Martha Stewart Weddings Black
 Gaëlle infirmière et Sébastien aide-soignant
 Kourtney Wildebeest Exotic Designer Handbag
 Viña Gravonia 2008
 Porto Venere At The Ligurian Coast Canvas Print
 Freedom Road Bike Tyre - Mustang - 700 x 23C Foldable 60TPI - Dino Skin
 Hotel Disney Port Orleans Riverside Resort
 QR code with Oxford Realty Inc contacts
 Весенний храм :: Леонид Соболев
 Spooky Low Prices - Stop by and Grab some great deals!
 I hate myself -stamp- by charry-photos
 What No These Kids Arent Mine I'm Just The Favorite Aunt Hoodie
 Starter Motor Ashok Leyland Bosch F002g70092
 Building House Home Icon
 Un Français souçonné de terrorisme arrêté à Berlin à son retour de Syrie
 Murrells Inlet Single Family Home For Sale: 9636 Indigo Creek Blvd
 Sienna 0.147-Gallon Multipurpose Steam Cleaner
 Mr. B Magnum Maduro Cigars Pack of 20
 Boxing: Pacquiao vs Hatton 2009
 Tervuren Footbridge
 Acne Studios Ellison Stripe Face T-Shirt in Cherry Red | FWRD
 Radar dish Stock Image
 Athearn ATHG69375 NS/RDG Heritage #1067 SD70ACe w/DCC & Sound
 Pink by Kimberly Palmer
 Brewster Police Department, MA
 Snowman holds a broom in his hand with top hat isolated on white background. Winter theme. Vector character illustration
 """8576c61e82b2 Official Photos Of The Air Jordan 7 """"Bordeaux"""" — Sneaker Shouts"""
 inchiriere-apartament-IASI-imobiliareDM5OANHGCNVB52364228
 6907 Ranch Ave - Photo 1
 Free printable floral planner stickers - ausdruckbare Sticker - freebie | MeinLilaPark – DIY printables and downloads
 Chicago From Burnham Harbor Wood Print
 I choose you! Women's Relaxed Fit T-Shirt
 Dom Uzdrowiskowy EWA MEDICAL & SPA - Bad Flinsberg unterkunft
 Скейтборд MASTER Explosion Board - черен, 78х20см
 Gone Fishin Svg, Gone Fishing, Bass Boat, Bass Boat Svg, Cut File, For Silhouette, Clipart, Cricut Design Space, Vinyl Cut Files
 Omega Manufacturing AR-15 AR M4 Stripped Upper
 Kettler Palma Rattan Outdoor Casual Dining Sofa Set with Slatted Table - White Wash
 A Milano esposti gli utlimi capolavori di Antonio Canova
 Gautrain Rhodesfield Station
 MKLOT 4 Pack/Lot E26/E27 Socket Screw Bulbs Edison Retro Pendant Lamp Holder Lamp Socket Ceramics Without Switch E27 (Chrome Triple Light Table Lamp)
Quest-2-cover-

- _What to do_: Report all lines of the data above that include the string "Shirt".

- _Solution_:
 Acne Studios Ellison Stripe Face T-Shirt in Cherry Red | FWRD
 I choose you! Women's Relaxed Fit T-Shirt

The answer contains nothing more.